Tudo isso está, corajosa e cuidadosamente, compilado no livro que acabamos de lançar. “Semente de Vida: rejeição e aceitação de filhos/as/es LGBTI+ em lares cristãos”, da Editora Saber Criativo, parte de uma série de vozes manifestadas em incontáveis horas de pesquisa e entrevistas com pais, mães, cuidadores e filhos — além de especialistas de diversas áreas (teologia, saúde mental, ciências políticas, família e estudos comunitários) — para revelar a origem do ciclo de exclusão e violência contra as pessoas LGBTI+.
Não há uma única forma de ser “família cristã” no Brasil. Para quem busca educar os filhos à luz da Bíblia, alguns textos, se observados de forma fundamentalista, resultam em ʽverdades bíblicasʼ que desconsideram o que a Ciência e os marcos regulatórios de Direitos Humanos já dizem sobre as diversidades sexual e de gênero.
Esse mecanismo sutil de interpretação da palavra bíblica padroniza comportamentos, criando prejuízos sociais incalculáveis. De acordo com a teóloga, mestra e doutora em Ciências da Religião, Revda. Ana Ester, uma das autoras do livro ao meu lado: “O discurso fundamentalista cristão opera como um pedagogo colonial que ensina como as coisas são e como as relações devem se dar. Enquanto não nos debruçarmos sobre este debate, continuaremos a gerar condenação e morte”.
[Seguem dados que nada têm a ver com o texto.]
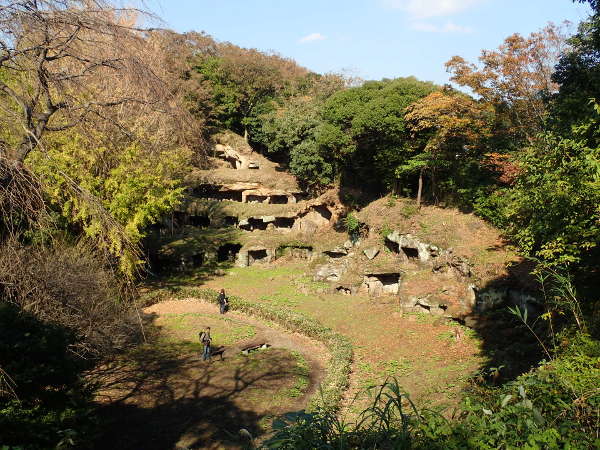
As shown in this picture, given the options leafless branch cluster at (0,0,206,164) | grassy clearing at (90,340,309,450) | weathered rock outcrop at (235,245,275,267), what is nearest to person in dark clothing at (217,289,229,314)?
grassy clearing at (90,340,309,450)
Apesar de não ser um projeto religioso, nosso livro apresenta um apanhado de vozes de lideranças, coletivos e organizações comprometidas em anunciar uma visão amorosa de Deus, que celebra e afirma a diversidade. E antes que você pense que a religião não deveria entrar neste debate e pare de ler este texto, eu te faço um apelo.
Precisamos compreender que a disputa narrativa em curso passa pelas emoções e pela função da fé na vida das pessoas. As últimas eleições evidenciaram essa dimensão do debate para a defesa da democracia e dos direitos humanos. E seguirá assim.
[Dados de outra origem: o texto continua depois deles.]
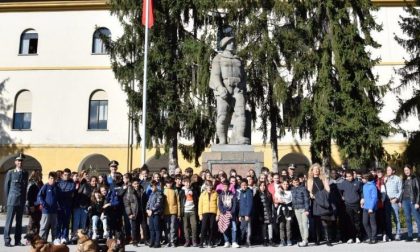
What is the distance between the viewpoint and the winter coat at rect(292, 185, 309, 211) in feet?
35.5

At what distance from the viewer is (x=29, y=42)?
29.5 m

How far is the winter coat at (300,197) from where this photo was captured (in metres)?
10.8

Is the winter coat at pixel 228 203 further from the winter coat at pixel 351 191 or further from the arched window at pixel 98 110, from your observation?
the arched window at pixel 98 110

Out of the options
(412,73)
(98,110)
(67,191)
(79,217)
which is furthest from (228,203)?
(98,110)

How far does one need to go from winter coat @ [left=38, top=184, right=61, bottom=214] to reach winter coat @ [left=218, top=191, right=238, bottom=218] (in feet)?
12.5

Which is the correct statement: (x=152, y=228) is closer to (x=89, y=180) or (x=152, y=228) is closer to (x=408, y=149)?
(x=89, y=180)

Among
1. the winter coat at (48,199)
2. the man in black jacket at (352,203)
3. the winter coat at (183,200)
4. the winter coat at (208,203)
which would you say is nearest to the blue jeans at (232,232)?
the winter coat at (208,203)

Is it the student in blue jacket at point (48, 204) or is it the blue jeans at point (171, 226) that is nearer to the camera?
the student in blue jacket at point (48, 204)

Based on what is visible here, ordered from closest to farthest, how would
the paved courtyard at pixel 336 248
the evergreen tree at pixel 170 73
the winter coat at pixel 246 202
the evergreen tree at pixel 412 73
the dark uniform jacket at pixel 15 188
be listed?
the paved courtyard at pixel 336 248, the winter coat at pixel 246 202, the dark uniform jacket at pixel 15 188, the evergreen tree at pixel 170 73, the evergreen tree at pixel 412 73

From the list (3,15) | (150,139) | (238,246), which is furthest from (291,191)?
(3,15)

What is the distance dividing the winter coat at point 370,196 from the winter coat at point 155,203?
16.0ft

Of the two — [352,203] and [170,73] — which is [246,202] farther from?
[170,73]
“Enquanto o discurso fundamentalista religioso toma o Congresso Nacional com sua violência descabida, o discurso ético religioso já toma as ruas com sua disposição à união”Livro “Semente de Vida: rejeição e aceitação de filhos/as/es LGBTI+ em lares cristãos”
Como dizemos em outro trecho da obra, é urgente que passemos a investir em “esforços de reimaginação de um Deus que sai de um lugar rígido, hierárquico e violento por um que se permite encarnar no afeto, na celebração da vida e de sua potência criativa”. Só assim iremos frear o contágio do mito da “ideologia de gênero”, o ódio e a intolerância.
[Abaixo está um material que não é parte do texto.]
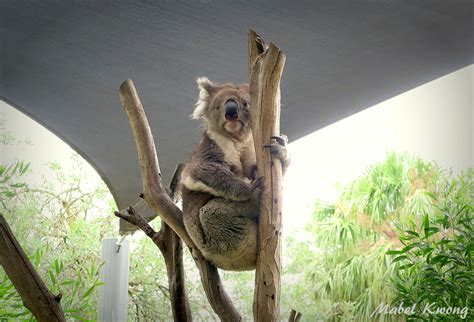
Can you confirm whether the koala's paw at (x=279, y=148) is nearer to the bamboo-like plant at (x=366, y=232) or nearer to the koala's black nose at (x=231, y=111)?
the koala's black nose at (x=231, y=111)

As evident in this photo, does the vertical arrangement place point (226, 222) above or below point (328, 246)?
below

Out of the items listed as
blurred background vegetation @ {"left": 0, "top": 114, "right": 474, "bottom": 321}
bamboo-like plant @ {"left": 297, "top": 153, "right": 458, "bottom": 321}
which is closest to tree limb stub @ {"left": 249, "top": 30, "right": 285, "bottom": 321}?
blurred background vegetation @ {"left": 0, "top": 114, "right": 474, "bottom": 321}

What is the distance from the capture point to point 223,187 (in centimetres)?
164

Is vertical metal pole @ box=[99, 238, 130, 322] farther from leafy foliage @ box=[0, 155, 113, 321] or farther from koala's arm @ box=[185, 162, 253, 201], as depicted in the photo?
koala's arm @ box=[185, 162, 253, 201]

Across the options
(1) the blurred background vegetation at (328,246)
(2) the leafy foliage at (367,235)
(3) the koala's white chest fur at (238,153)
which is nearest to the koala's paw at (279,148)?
(3) the koala's white chest fur at (238,153)

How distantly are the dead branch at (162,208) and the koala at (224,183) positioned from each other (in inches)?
1.5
Nosso intuito, com essa obra, é fortalecer as alianças entre o campo progressista e o campo progressista religioso. Precisamos de mais pessoas aliadas e preparadas para fazer essa disputa. A sinopse do livro já aponta. Muitas delas já estão prontas para ouvir esse chamado: “Enquanto o discurso fundamentalista religioso toma o Congresso Nacional com sua violência descabida, o discurso ético religioso já toma as ruas com sua disposição à união”.
Independente de orientações sexuais e crenças religiosas, este livro é um convite para todas as pessoas que estão cansadas de ver crianças e jovens serem condenados a sofrer. Um chamado para que possamos assumir que o que melhor expressa a imagem de Deus é a diversidade, em defesa da vida e da justiça social.
Gut Simon
Gut Simon é comunicador social e estrategista de advocacy. Bissexual, homem cisgênero e católico, é idealizador e coautor do livro "Semente de Vida", sobre família, fé e diversidade.